Take some time to identify what some of the root causes of the problem are, and your team will come up with solutions to these root causes much more quickly.

In our example, we started looking at the way our company marketed our programs and found some glaring causes that we had overlooked time and time again. The underlying root cause that we found was that our entire marketing effort was geared toward individuals. Our marketing pieces said things like "helps YOU overcome the fear of public speaking." Our registration form only had room for one person's name. We had no group discounts. These were all root causes.

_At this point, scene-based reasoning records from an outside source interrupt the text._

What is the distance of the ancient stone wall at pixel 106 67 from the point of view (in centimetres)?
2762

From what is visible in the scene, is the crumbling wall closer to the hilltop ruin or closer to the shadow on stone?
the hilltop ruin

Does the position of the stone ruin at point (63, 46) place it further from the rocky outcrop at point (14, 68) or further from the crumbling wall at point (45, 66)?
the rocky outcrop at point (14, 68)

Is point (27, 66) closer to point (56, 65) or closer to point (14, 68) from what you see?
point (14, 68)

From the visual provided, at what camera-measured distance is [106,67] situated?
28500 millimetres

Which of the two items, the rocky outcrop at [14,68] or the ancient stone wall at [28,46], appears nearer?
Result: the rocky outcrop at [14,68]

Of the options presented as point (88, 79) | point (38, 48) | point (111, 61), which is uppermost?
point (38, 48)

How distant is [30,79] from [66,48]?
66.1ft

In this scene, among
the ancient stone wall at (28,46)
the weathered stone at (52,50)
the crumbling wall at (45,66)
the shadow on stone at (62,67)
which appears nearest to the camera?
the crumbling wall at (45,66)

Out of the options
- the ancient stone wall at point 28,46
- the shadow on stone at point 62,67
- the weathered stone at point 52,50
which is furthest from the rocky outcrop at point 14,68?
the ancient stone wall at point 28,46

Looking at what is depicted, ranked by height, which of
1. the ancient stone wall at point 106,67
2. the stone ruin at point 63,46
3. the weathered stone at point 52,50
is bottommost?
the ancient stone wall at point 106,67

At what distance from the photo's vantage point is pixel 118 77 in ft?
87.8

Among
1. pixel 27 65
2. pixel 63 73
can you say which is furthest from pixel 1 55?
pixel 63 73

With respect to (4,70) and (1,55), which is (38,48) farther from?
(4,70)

Step #3: What are the Possible Solutions

Once the root causes are uncovered, solutions should start popping like popcorn. In our case, we redesigned our registration form and marketing pieces and began offering a group discount. In the next six months, out percentage of group registrations versus individual registrations tripled. In the next six months, the percentage of group registrations tripled again.

In our case, we had a number of solutions to choose from and each was helpful in helping solve our problem, but in some cases, you may have to weed out possible solutions to discover a best possible solution.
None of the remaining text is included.